Again, I'm proud of the experiences I've had, the fact that I've been able to assimilate. But also, it’s a shame that it's so remarkable that at the level that I've achieved, people are that impressed.

I'm aware that I get a level of encouragement and just, I don't know, affection, that I wouldn't get if I wasn't a big white American guy. I can't change that.

But I guess the way that I make my peace with that is, you know, by being humble about it, trying never to take advantage of it in any way, and also trying to make sure that things that have benefited me about the expertise and the work I've done in the country also benefit people actually living there.  

I am proud that on both Pinoy Hoops and Hoop Nation for CNN, I was the only foreign part of those productions. Everyone else, the directors, the producers, the cinematographers, everyone else, it was a completely local crew.  


‘Meet people in their own words’

Do you have any advice for people looking to build a connection with a new place?

My advice would just be to follow something that you are into, whether it's something you already care about—for me, that was basketball—whether it's something that you discover when you're in another country, like some sort of passion to do frequently that's going to introduce you to a community, and then the rest can kind of fall into place.  

For me, it was very important to ride public transportation and see different sides of of Manila, both from the more upper class sides to life on the corners, like making tagay with tricycle drivers in Loyola Heights and Pansol, but that's not necessarily the answer for everyone.  

Rafe with Tomas “Mang Tom” Urbano, former statkeeper and practice referee of the Alaska Aces, and his family, in 2012. Mang Tom and his wife ran a karinderia, “where Tom taught me to eat papaitan like a man,” Rafe wrote on Instagram.

And this is the other great luxury: having the time to do it, like, if you're only going to be somewhere for three weeks, you’re shit out of luck in turning those terms right? If you do get the opportunity to live there for a long time, be open to as much as possible.  
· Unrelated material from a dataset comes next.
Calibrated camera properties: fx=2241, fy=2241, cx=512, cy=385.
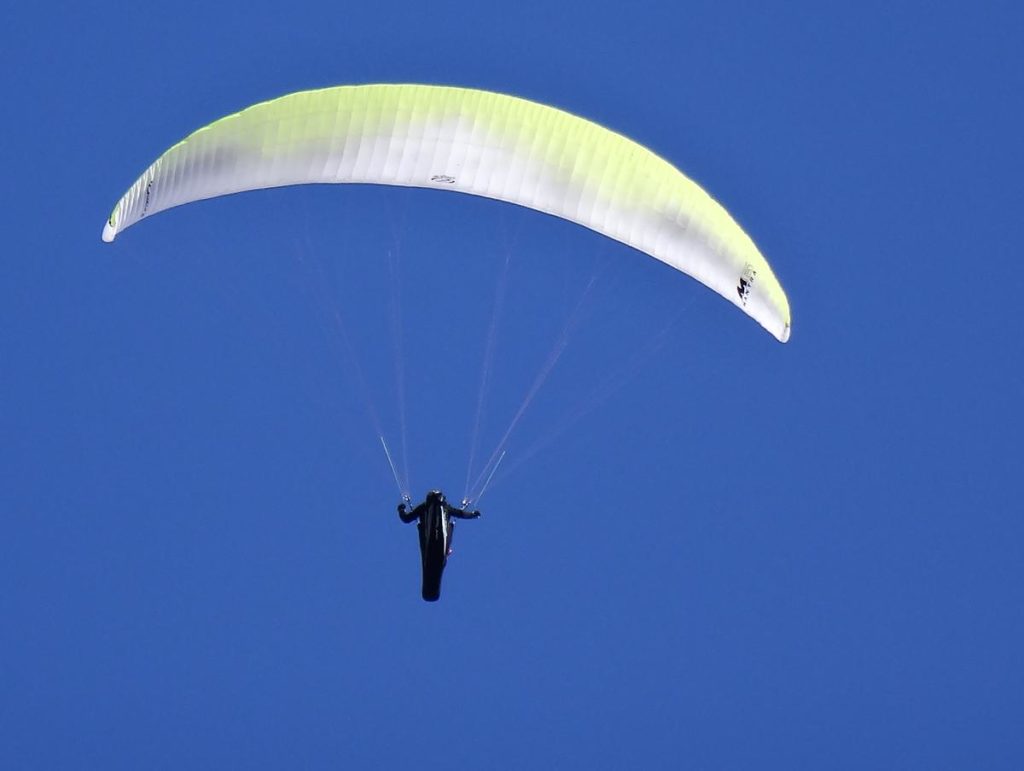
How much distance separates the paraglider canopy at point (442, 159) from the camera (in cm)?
2142

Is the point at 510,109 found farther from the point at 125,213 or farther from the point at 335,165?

The other important thing is if you have the time, study the language. Even in a place like the Philippines, where a lot of people will say you don't need to learn it because almost everyone will understand you speaking English.  
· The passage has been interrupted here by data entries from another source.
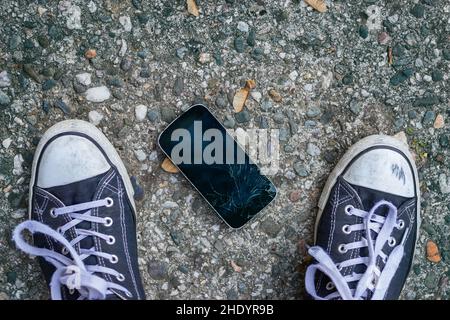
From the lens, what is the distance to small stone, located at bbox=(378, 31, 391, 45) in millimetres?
1582

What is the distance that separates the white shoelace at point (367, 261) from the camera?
1533 mm

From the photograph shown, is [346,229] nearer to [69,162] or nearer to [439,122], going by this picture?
[439,122]

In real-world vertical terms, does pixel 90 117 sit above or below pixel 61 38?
below

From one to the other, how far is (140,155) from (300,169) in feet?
1.42

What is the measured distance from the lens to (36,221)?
59.7 inches

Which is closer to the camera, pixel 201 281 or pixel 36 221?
pixel 36 221

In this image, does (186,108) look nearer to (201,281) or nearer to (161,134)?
(161,134)

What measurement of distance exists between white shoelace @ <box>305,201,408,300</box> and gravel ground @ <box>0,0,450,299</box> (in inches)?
3.7

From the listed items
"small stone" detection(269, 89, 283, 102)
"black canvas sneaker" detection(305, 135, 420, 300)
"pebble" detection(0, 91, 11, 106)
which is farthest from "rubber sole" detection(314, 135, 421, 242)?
"pebble" detection(0, 91, 11, 106)

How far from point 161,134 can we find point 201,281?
417 millimetres

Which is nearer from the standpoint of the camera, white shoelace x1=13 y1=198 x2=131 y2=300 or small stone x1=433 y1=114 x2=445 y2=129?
white shoelace x1=13 y1=198 x2=131 y2=300

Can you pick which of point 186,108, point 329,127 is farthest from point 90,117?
point 329,127

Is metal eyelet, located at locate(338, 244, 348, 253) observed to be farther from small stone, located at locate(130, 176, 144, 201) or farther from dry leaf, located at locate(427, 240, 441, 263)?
small stone, located at locate(130, 176, 144, 201)

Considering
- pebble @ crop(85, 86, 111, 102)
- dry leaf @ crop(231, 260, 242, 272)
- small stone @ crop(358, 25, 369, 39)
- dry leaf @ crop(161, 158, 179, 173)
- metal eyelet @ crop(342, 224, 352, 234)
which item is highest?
small stone @ crop(358, 25, 369, 39)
And hire a tutor. We're all cheap. Everybody wants to go, oh man, I can just get Rosetta Stone—nobody uses that anymore, but whatever AI bullshit people use to learn language. Yeah, it's easier that way, but it doesn't work. Get a real teacher. You gotta study.  

It's worth going, putting in that extra effort and investment and time and money to be able to meet people in their own words, on their own terms. Certainly it changes the way that people respond to me and are excited to talk to me. That's been more important than anything else for me.


That’s it from me. Big thanks to Rafe Bartholomew aka Paeng.

Till Sunday again,

Juliana


  1. “As good as [Jacob and Mikey] are, Mike was a whole different thing in college. Like a transformational player for the entire sport in Manila, not just LaSalle.” ↩

  2. Filipino spaghetti is sweet and hot dog-laden and delicious. ↩

  3. A popular Filipino variety show Rafe ended up on. Some years later, he appeared on another variety show called Eat Bulaga! and I feel the need to insert this gif of the appearance. ↩

    “These little rituals of mass humiliation mean something in the Philippines,” Rafe wrote about his televised dance moves, and he was right.